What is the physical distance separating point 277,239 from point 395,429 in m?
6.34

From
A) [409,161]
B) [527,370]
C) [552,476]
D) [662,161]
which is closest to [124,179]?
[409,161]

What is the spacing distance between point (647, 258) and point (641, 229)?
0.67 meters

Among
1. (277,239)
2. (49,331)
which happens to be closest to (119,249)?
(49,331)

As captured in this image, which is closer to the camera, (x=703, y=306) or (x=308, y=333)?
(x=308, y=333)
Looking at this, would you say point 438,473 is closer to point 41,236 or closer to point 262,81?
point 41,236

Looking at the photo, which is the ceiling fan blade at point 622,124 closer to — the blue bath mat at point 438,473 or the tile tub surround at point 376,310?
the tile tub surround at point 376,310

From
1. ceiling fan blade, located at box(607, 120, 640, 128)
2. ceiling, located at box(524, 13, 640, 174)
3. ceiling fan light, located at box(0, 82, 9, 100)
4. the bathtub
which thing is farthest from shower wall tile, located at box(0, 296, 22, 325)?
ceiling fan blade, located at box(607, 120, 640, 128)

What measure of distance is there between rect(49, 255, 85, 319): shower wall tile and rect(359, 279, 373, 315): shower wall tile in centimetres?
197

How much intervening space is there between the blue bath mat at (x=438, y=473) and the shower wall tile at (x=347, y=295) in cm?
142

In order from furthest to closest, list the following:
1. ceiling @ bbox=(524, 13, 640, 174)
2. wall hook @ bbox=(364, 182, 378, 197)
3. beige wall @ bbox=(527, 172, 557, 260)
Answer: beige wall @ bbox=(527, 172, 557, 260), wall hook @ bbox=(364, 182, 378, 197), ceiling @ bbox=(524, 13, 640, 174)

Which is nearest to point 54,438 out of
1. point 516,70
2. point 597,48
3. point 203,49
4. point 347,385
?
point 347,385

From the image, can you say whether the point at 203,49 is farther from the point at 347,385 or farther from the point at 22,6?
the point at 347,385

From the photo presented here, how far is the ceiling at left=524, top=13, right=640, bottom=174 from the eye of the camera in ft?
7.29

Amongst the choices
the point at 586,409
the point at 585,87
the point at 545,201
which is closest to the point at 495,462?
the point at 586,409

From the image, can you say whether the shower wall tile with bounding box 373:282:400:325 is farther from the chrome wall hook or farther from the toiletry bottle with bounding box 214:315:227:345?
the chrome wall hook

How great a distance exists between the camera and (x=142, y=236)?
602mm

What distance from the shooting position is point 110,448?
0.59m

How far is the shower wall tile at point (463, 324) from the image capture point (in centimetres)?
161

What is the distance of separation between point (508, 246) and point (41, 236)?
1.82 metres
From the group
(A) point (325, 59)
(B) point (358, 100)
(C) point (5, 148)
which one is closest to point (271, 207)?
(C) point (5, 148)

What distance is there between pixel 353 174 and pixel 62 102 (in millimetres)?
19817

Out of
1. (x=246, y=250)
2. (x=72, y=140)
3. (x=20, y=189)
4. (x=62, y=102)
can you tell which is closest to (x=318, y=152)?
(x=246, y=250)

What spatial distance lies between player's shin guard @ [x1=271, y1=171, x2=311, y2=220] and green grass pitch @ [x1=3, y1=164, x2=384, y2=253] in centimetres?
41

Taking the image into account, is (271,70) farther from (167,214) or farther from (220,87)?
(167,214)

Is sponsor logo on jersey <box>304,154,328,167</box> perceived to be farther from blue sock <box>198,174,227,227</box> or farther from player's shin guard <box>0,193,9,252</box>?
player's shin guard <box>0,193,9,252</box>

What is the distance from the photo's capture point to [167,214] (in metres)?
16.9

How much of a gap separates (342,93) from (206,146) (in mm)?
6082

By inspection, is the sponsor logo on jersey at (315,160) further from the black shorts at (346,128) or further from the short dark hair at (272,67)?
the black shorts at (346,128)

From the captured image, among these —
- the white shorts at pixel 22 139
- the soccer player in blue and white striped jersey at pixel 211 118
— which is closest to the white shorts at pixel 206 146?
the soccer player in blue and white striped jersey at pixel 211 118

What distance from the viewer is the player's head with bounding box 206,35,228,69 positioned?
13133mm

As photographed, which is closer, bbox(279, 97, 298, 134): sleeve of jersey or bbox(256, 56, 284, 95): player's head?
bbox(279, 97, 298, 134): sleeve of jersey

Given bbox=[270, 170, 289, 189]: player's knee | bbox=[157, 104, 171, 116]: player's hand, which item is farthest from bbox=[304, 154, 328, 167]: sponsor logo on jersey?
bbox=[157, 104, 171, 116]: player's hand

+===+

Exercise aim ->
Express the items as a JSON list of strings with one string per line, skipping blank lines. Begin with the first line of the items and stop after the line that contains "0.67 meters".

Response to this task ->
[
  "What is the physical distance separating point 277,239 from point 395,429 in m?",
  "6.34",
  "From",
  "A) [409,161]",
  "B) [527,370]",
  "C) [552,476]",
  "D) [662,161]",
  "which is closest to [124,179]?",
  "[409,161]",
  "What is the spacing distance between point (647, 258) and point (641, 229)?",
  "0.67 meters"
]